* CONSIGNE *
Résumez en deux phrases l'extrait sur le travail de CARE avec les entreprises.

Rendre le monde un peu meilleur,
lutter contre l’extrême pauvreté
sur tous les fronts, c’est le mandat de CARE.
Délirant ? Sûrement pas. Ambitieux ? Sans
aucun doute, mais celui qui ne se fixe pas d’objectifs
n'a aucune chance de les atteindre. La pauvreté
est un phénomène complexe et multidimensionnel.
Par ailleurs, les moyens et les ressources dédiés
à l’aide au développement sont sans
commune mesure avec les besoins. Pire : l’écart
se creuse. La partie est loin d'être gagnée.
Il nous faut donc jouer sur l’ensemble des leviers
à notre disposition et le secteur privé
en est un, jusqu’ici largement inexploité.
Faire en sorte que les entreprises
fassent désormais partie de la solution plutôt
que du problème, comme diraient nos collègues
anglo-saxons, qu’elles optimisent leur contribution
au développement, voilà le défi
qui est posé, voilà le pari que nous prenons.
Quelles études m'ont amené
jusqu’ici ? J'ai fait Sciences-po Lyon puis Sciences-po
Bordeaux, deux formations généralistes
orientées vers l’international. Mes expériences
initiatrices, comme la plupart des étudiants,
je les ai vécues à l’étranger
: en Inde, au Cambodge puis au Japon. Quelques «ailleurs»
extrêmes pour moi qui m’ont fait prendre
conscience de l’îlot précaire de
richesse sur lequel nous vivons, et de la nécessité
de replacer l’homme au centre du développement
durable. Le réchauffement climatique par exemple,
n’est pas un problème météorologique,
mais avant tout la chronique d’une catastrophe
humanitaire annoncée. Au retour de ces voyages,
difficile de faire comme si de rien n'était…
Ma première vraie expérience
professionnelle s'est faite chez Lafarge, numéro
un mondial des matériaux de construction. Au
menu : plâtre, ciment et granulats. Loin du glamour
des baroudeurs en pataugas. Pourtant, Lafarge a développé
depuis 5 ans un programme passionnant et innovant de
lutte contre le sida pour ses salariés et leurs
familles dans une dizaine de pays d’Afrique subsaharienne.
Ce projet dont j’ai eu la chance d’assurer
la coordination est un bel exemple de solution gagnant-gagnant
entre performance économique et bénéfice
social. C’est exactement ce type de modèles
pragmatiques et efficaces que je souhaite développer
chez CARE avec nos partenaires du privé. D’autres
grands groupes, producteurs de services essentiels nous
ont rejoint : nous travaillons par exemple à
l’heure actuelle avec EDF et Sanofi-Aventis sur
des projets de responsabilité sociale des entreprises
(RSE) en Afrique du Sud et au Cameroun.
Quand je suis arrivé chez
CARE, mon futur directeur général m’a
dit, en consolation je pense, du salaire de subsistance
qui est de rigueur dans le secteur : " tu verras
le monde et on ne te volera pas les résultats
de ton travail". Deux ans après, je
pense que CARE a tenu ses promesses. J’ai eu l’occasion
d’effectuer des missions régulières
à l’étranger et de voir au passage
le travail incroyable que font les équipes sur
le terrain. Les sujets sur je travaille avec nos partenaires
sont variés et passionnants (lutte contre le
paludisme et le VIH, dialogue avec les parties prenantes,
ancrage de l’entreprise dans les pays du Sud etc.)

* LISTING AFFICHÉ *
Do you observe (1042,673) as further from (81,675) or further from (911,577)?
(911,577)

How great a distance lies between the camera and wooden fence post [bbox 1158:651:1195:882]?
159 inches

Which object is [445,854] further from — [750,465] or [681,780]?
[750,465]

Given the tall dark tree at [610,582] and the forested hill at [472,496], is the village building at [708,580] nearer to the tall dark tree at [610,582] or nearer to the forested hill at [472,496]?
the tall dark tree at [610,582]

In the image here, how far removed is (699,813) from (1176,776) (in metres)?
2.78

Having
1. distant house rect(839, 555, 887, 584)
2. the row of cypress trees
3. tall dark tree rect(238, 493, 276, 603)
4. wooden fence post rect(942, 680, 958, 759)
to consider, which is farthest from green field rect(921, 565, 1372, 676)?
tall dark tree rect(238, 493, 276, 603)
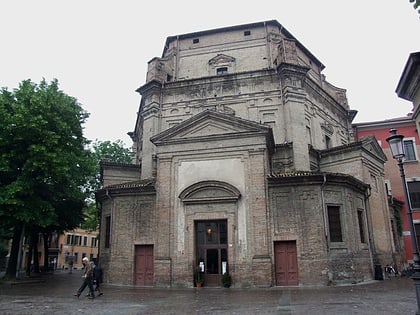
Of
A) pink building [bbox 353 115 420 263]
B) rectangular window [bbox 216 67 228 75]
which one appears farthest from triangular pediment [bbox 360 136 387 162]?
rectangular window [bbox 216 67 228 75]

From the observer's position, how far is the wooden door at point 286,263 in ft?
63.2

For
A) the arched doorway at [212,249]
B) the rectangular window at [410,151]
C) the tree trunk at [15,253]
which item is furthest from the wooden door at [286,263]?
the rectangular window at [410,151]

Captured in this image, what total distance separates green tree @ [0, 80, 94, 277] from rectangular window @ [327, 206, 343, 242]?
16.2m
---
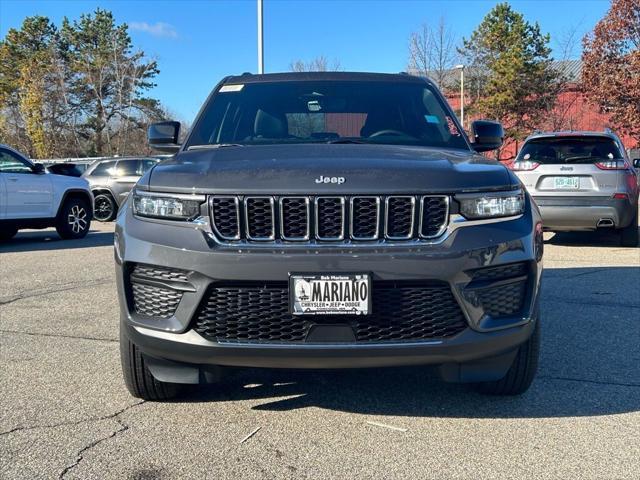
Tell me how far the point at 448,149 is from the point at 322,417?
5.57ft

* RÉPONSE *
CARE s'est donné pour mission de lutter contre l'extrême pauvreté, et comme les moyens de l'aide au développement restent très loin des besoins, l'association veut faire appel au secteur privé, un levier jusqu'ici largement inexploité. En s'appuyant sur un programme de lutte contre le sida coordonné chez Lafarge et présenté comme une solution gagnant-gagnant, le témoignage décrit la volonté de développer ce genre de modèles chez CARE avec des partenaires privés comme EDF et Sanofi-Aventis.